Diciamo che vivo un po' in Polonia, un po' a Riga, in
Lettonia, dove sono nato, e molto in giro per tornei.
- E quali sono i tuoi piani riguardo al prossimo
Campionato del mondo Fide?
- Parteciperò, naturalmente. Spero che si svolga in
novembre come hanno promesso, a Nuova Delhi e che non
venga rinviato come accadde l'anno scorso.
- I nostri lettori hanno potuto leggere la tua
lettera aperta riguardo al match Kasparov-Kramnik. Hai
qualcosa da aggiungere su questo argomento?
- Sospetto di aver ostacolato i loro piani fin dall'inizio,
quando ho battuto Kramnik nel match del 1998. La mia
opinione è che, se avesse vinto Kramnik, Kasparov
avrebbe fatto tutto il possibile per arrivare a un match
con lui, mentre ha cercato in ogni modo di evitare il
match contro di me. Lui dice che non ci sono state
offerte adeguate, ma dalle informazioni che ho io risulta
che sia stato lui a farle cadere. Ritengo che Kasparov e
Kramnik siano delle persone poco stimabili. Entrambi
fortissimi giocatori di scacchi, OK, ma... hanno agito
pensando esclusivamente al loro profitto personale.
Questo è tutto.
- Cosa ti piace fare quando non giochi a scacchi?

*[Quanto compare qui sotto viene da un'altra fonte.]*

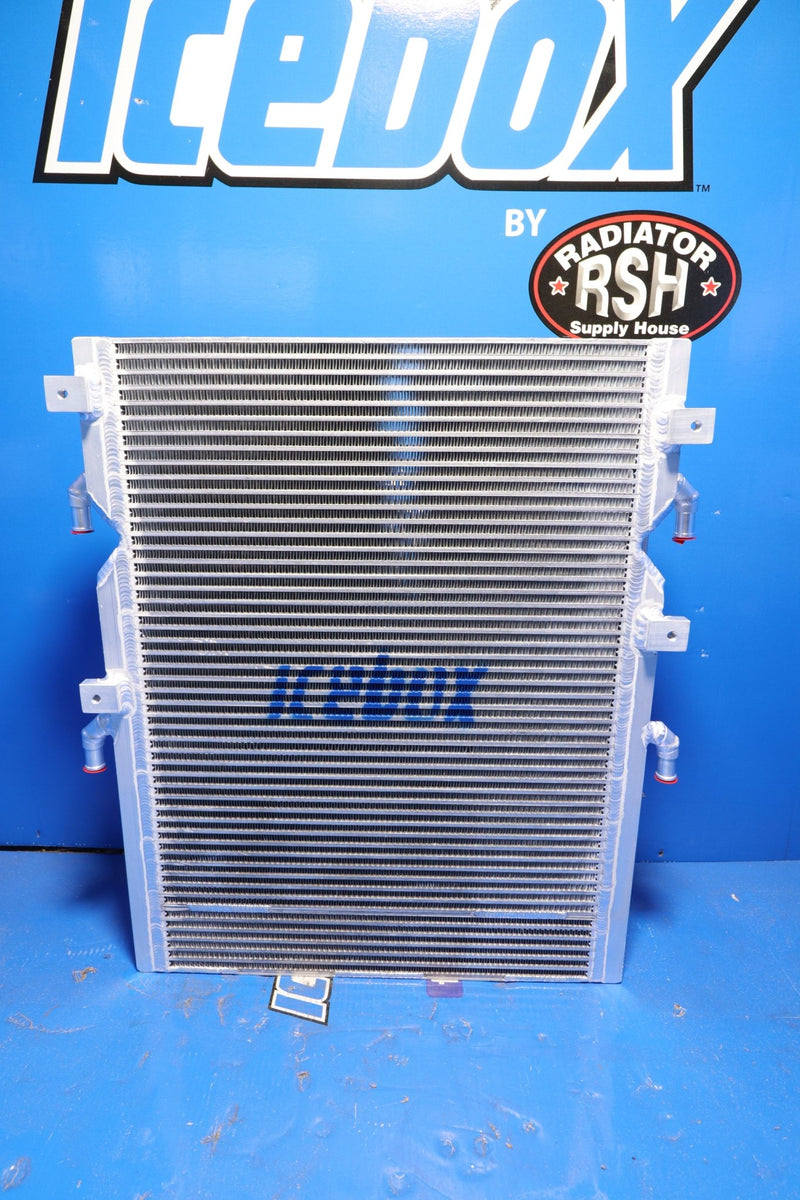 Load image into Gallery viewer, John Deere 310, 315, 410 Oil Cooler # 871177 - Radiator Supply House
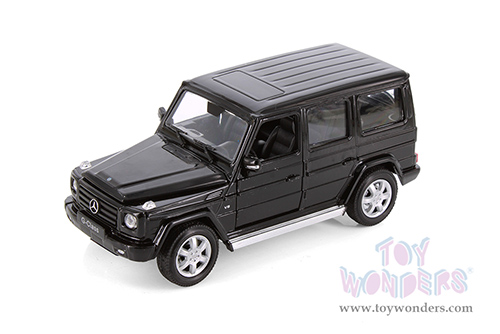 Showcasts® Collectibles - Mercedes-Benz G Class Wagon Hardtop (1/24 scale diecast model car, Asstd.) 24012/4D MAP: $19.99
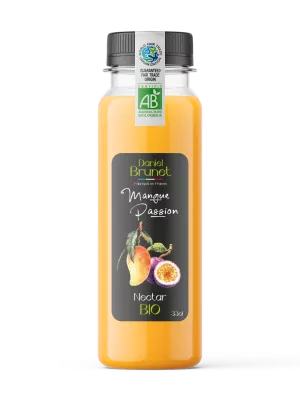 Nectar Mangue / Passion 33cl BIO - Daniel Brunet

- Nel mio tempo libero mi piace leggere, stare
immerso nella natura e studiare le lingue. Questa è una
cosa che recentemente ho dovuto interrompere
completamente. Ma ora ho cominciato a studiare l'italiano
e voglio proseguire, poiché mi piace molto.
- Molti pensano che tu sia un genio scacchistico.
Come ti senti riguardo a questa faccenda?
- No, non un genio... credo di avere talento, ma ho
lavorato molto per arrivare al livello in cui sono. Non
credo di avere delle abilità particolari, associabili
alla parola "genio". Tal probabilmente era un
genio degli scacchi, non io.
- Cosa ti piace di più della vita di uno
scacchista professionista? E cosa ti piace di meno?
- Ciò che mi piace di meno è il dover andare
continuamente da un posto all'altro, a un certo punto
sembra di non avere più una casa. Ma questo è anche il
lato positivo della mia vita: ogni torneo e ogni posto in
cui vado mi permettono di conoscere situazioni nuove.
Ovviamente tutto questo va bene quando si è giovani, ma
quando ci si avvicina ai quarant'anni forse si ha bisogno
di una vita più stabile. In ogni caso questo è il
lavoro, non vedo cosa potrei fare di meglio.